Two things stand out with respect to Table 3:

  • First, contrary to my projections for the emerging biofuels era, the buy/sell margins are still very wide. Thus, I expect some serious marketing losses on the initial weight going into these post-weaning profit centers, and the market-price adjustments to return profits to the cattle-feeding sector could become brutal.

  • Second, as ADG goes down, a pound of gain costs more. At low ADGs, maintenance costs eat you alive.

If a rancher is going to drylot backgrounded calves in this emerging biofuels era, he needs to target a high ADG. December's changing livestock markets and the resulting projected buy/sell margins, however, are still preventing any projected profits from backgrounding 2007 calves — even at high ADGs.

Most ranchers are now focused on the production of 2008 calves. Table 4 summarizes my projections for traditional marketing of 2008 calves.

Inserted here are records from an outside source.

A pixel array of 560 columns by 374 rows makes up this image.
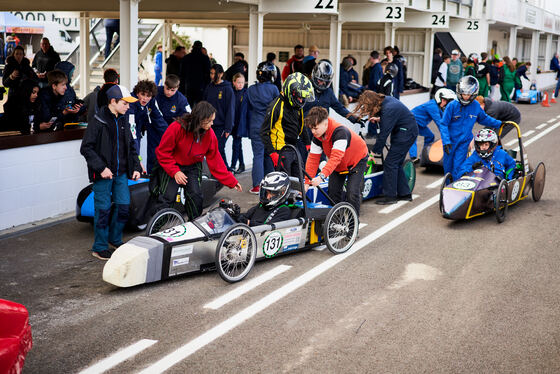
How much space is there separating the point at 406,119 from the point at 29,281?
587cm

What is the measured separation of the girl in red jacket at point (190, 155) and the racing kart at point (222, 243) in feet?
1.27

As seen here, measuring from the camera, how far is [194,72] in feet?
51.3

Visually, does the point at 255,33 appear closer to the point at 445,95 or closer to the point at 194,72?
the point at 194,72

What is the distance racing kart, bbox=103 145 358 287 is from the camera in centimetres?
660

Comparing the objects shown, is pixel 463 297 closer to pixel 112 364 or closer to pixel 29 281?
pixel 112 364

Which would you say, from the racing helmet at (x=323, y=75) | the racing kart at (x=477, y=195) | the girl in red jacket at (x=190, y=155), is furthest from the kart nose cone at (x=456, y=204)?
the girl in red jacket at (x=190, y=155)

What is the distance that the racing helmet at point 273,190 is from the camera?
24.7 feet

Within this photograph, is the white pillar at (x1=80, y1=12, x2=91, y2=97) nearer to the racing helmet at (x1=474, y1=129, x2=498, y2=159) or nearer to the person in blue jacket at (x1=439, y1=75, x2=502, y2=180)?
the person in blue jacket at (x1=439, y1=75, x2=502, y2=180)

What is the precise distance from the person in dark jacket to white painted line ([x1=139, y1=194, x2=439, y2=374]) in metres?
2.09

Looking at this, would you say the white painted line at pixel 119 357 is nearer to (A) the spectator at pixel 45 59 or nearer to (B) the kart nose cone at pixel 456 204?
(B) the kart nose cone at pixel 456 204

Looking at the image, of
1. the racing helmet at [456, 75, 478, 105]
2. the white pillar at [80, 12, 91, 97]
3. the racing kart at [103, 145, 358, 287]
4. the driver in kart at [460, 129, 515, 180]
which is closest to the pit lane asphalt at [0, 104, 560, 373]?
the racing kart at [103, 145, 358, 287]

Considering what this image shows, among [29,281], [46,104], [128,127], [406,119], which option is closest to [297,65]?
[406,119]

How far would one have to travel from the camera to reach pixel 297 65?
56.5 feet

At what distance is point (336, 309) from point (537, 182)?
5.81 m
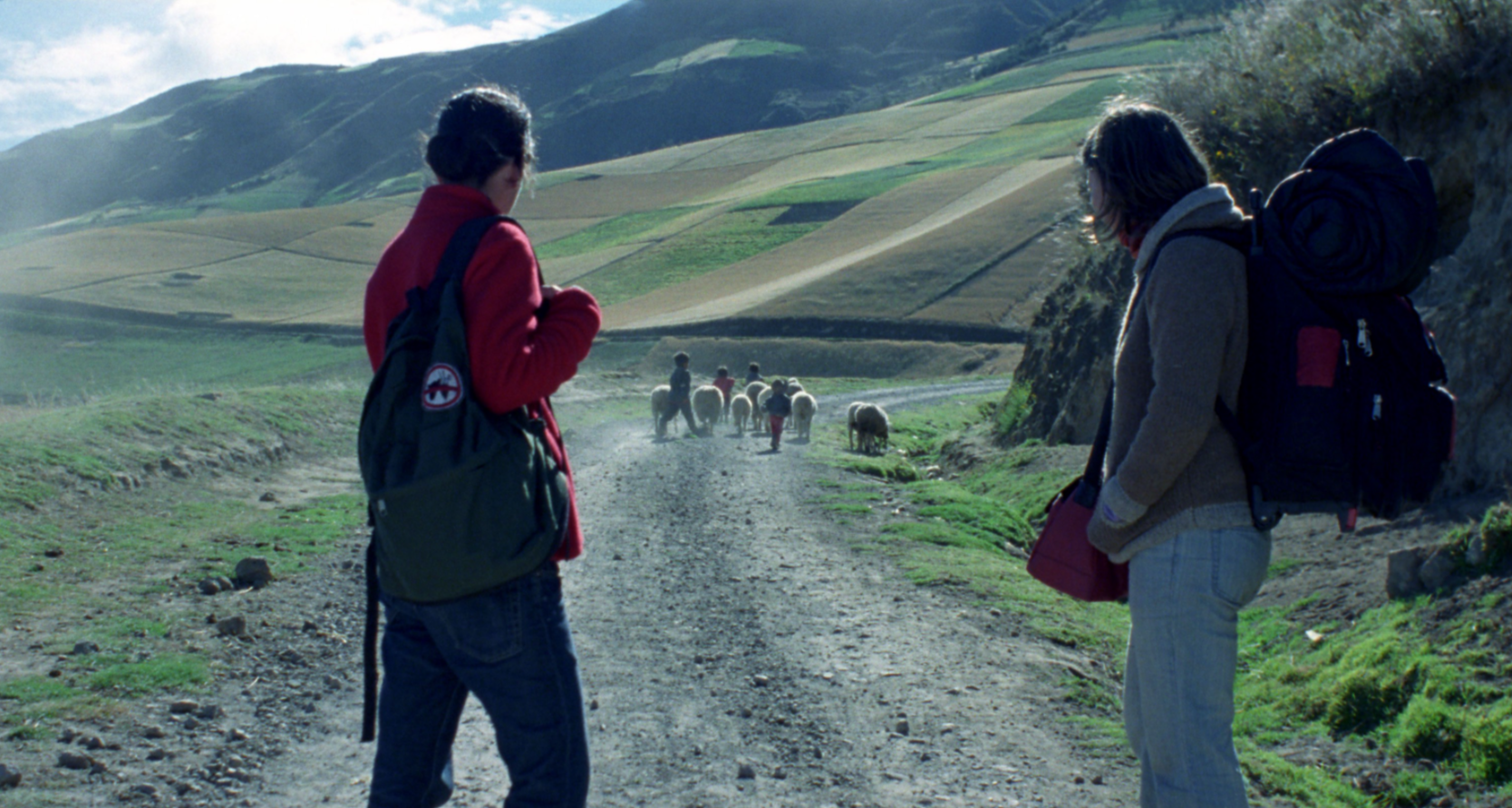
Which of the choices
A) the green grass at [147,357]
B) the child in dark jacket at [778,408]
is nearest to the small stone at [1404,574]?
the child in dark jacket at [778,408]

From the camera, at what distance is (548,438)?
279cm

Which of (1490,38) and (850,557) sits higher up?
(1490,38)

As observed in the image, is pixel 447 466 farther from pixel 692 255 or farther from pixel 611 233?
pixel 611 233

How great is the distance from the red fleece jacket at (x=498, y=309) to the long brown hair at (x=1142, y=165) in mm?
1524

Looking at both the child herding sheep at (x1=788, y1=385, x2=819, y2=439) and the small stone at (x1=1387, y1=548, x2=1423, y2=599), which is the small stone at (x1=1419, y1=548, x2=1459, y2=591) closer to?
the small stone at (x1=1387, y1=548, x2=1423, y2=599)

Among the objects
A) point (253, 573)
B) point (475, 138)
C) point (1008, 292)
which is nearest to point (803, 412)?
point (253, 573)

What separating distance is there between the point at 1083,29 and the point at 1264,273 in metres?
166

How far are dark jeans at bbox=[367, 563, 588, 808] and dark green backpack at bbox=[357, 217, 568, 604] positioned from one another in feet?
0.32

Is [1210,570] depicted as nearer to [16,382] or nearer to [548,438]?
[548,438]

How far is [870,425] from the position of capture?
1902 centimetres

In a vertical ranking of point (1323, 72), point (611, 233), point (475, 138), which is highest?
point (611, 233)

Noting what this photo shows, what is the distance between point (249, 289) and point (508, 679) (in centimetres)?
6886

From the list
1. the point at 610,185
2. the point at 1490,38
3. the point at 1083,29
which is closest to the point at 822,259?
the point at 610,185

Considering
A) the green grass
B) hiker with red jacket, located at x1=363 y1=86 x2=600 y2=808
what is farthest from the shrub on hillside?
the green grass
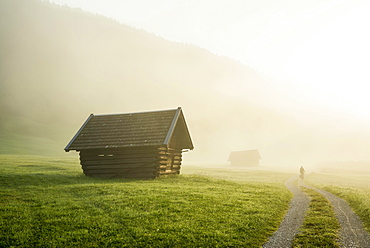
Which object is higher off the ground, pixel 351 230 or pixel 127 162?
pixel 127 162

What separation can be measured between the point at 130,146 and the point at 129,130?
3.18 metres

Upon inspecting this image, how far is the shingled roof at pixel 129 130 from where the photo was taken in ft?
92.3

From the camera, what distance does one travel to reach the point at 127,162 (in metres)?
28.6

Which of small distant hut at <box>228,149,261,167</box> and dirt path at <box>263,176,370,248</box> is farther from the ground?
small distant hut at <box>228,149,261,167</box>

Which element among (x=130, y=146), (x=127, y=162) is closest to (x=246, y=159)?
(x=127, y=162)

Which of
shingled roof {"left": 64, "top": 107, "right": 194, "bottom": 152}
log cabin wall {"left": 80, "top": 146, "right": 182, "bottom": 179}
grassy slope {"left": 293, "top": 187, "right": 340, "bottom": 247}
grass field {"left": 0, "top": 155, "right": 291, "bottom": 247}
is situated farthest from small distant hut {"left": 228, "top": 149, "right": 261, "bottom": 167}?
grassy slope {"left": 293, "top": 187, "right": 340, "bottom": 247}

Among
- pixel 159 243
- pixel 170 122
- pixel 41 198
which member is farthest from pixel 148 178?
pixel 159 243

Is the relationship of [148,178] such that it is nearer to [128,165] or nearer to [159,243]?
[128,165]

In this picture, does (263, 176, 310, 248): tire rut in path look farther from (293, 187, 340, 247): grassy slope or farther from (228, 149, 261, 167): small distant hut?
(228, 149, 261, 167): small distant hut

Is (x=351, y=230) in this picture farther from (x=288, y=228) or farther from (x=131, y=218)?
(x=131, y=218)

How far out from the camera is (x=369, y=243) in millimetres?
9922

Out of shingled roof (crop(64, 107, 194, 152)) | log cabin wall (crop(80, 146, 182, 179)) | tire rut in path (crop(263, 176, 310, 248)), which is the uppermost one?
shingled roof (crop(64, 107, 194, 152))

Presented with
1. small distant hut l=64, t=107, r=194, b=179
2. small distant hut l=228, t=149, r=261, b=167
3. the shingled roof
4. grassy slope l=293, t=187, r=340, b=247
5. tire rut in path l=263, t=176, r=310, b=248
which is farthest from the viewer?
small distant hut l=228, t=149, r=261, b=167

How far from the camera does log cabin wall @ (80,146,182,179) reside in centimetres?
2795
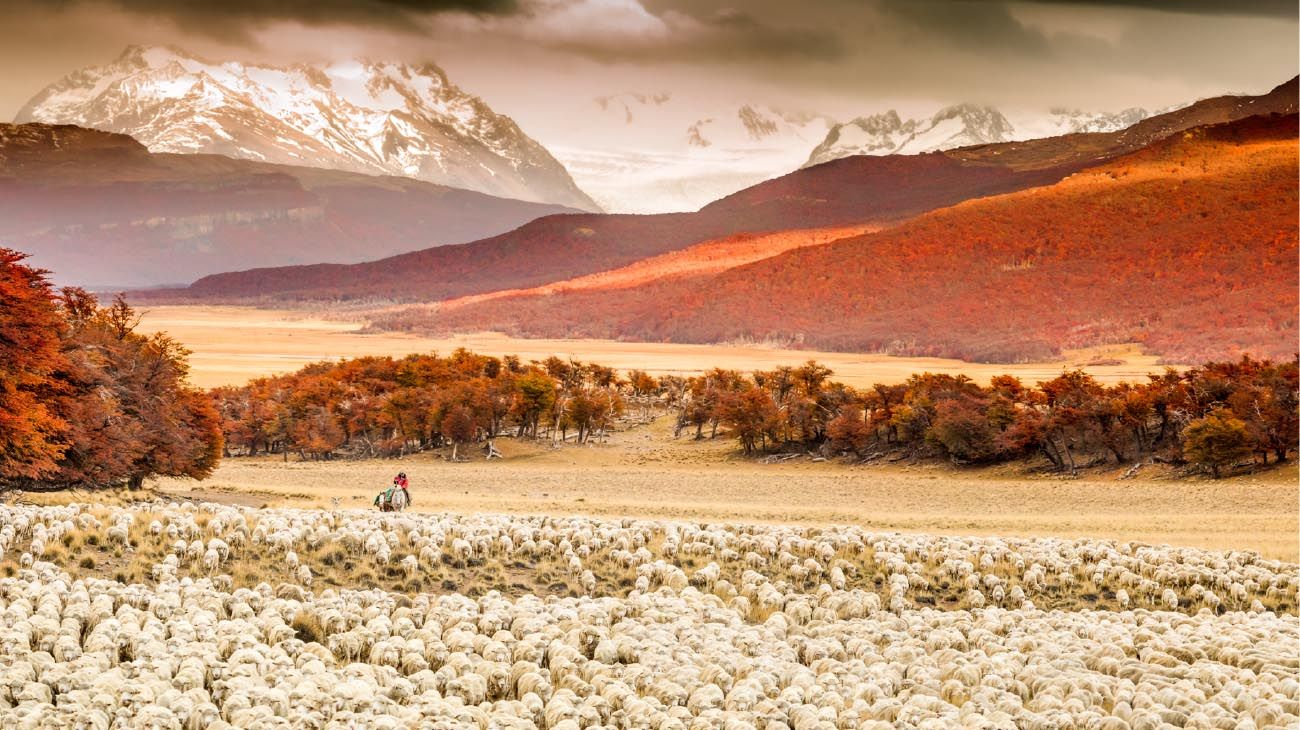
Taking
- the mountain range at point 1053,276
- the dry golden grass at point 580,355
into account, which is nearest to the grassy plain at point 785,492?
the dry golden grass at point 580,355

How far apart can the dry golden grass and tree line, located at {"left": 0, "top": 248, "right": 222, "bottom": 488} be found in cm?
5545

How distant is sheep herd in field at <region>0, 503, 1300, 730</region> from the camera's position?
12.9m

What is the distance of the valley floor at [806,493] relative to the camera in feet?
102

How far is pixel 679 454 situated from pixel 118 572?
42202 mm

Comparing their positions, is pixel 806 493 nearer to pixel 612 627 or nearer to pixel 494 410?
pixel 494 410

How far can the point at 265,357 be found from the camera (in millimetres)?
125188

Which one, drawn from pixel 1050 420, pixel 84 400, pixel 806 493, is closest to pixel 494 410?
pixel 806 493

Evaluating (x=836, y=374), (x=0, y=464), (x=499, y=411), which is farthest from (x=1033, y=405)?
(x=836, y=374)

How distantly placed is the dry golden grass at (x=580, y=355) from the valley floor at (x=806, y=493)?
42.3m

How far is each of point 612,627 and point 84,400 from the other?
21968 millimetres

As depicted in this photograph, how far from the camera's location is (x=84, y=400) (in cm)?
3266

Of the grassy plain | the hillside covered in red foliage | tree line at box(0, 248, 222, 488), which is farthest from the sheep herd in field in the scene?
the hillside covered in red foliage

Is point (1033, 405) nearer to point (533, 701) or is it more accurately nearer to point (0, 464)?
point (0, 464)

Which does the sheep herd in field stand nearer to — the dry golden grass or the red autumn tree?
the red autumn tree
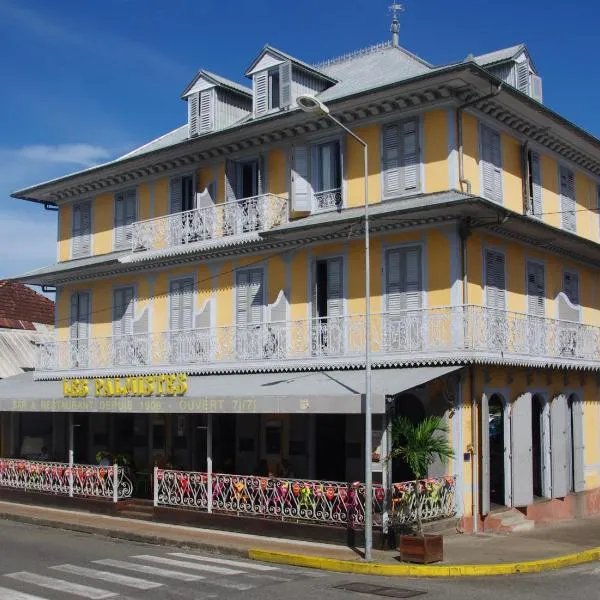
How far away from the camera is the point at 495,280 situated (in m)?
20.6

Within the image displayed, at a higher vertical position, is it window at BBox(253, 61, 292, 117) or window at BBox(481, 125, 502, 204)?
window at BBox(253, 61, 292, 117)

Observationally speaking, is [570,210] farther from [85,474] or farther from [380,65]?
[85,474]

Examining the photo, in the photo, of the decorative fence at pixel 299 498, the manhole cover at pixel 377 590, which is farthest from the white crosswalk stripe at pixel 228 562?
the decorative fence at pixel 299 498

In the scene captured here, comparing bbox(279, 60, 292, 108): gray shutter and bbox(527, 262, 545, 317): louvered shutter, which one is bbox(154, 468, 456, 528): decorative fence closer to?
bbox(527, 262, 545, 317): louvered shutter

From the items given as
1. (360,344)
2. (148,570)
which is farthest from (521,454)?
(148,570)

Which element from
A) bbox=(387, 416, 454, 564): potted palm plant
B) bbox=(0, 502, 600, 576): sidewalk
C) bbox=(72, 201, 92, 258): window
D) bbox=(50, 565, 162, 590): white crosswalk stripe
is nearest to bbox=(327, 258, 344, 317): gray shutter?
bbox=(387, 416, 454, 564): potted palm plant

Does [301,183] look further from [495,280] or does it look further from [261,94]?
[495,280]

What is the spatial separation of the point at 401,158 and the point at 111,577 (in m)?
11.1

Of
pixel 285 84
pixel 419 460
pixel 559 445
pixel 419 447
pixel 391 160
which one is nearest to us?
pixel 419 460

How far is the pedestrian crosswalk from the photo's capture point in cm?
1273

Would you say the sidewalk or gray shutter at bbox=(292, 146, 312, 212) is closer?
the sidewalk

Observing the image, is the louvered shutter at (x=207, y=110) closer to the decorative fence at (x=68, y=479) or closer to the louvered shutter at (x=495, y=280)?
the louvered shutter at (x=495, y=280)

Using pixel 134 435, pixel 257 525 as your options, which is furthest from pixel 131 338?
pixel 257 525

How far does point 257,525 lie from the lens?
60.7 ft
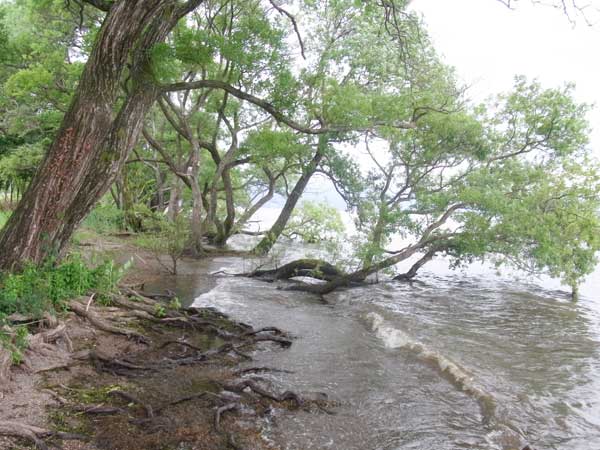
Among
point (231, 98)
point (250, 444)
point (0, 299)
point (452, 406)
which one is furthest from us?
point (231, 98)

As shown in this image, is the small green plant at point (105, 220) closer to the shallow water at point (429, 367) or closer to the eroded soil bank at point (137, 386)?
the shallow water at point (429, 367)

Four things stand out in Table 4:

  • The profits for selling at weaning are projected down from 2007. Thus, ranchers need to explore post-weaning production/marketing options more thoroughly.

  • The buy/sell margins are smaller than those for 2007 calves. Smaller buy/sell margins favor the selected post-weaning production/marketing alternatives.

  • A narrowing buy/sell margin

    Gain costs are generally higher, reflecting the projected increase in corn prices.

  • Profit from the first, second and third alternatives are $22/head, and the accumulative first and fourth production/marketing alternatives is $62. The optimum traditional marketing program in 2008 is projected to be the calf-fed production/marketing alternative.

By the first half of 2009, expect buy/sell margins to adjust to the point where profits will return to the cattle-feeding sector. By going to calf-feds with 2008 calves, ranchers should be able to generate the same net income as generated with their 2007 calves, but the optimum production/marketing system has changed.

So, is the optimum production/marketing program going to change for your ranch?

Harlan Hughes is a North Dakota State University professor emeritus. He lives in Laramie, WY. Reach him at 701-238-9607 or harlan.hughes@gte.net.

My preliminary analysis suggests that, in this biofuels era of high feedlot costs of gain, the buy/sell margin needs to narrow to the -$6 to -$8 range to return profitability to the cattle-feeding sector. This applies to both backgrounded calves and finished yearlings. With $100 slaughter cattle, this implies $106-$108 feeder cattle and $112-$116 feeder calves.

I project $100 slaughter cattle for spring 2008 and spring 2009. With 2007's annual slaughter-cattle prices around $94, it's possible that continued increases in beef exports could drive us to a $100 annual average slaughter-cattle price by the end of the decade.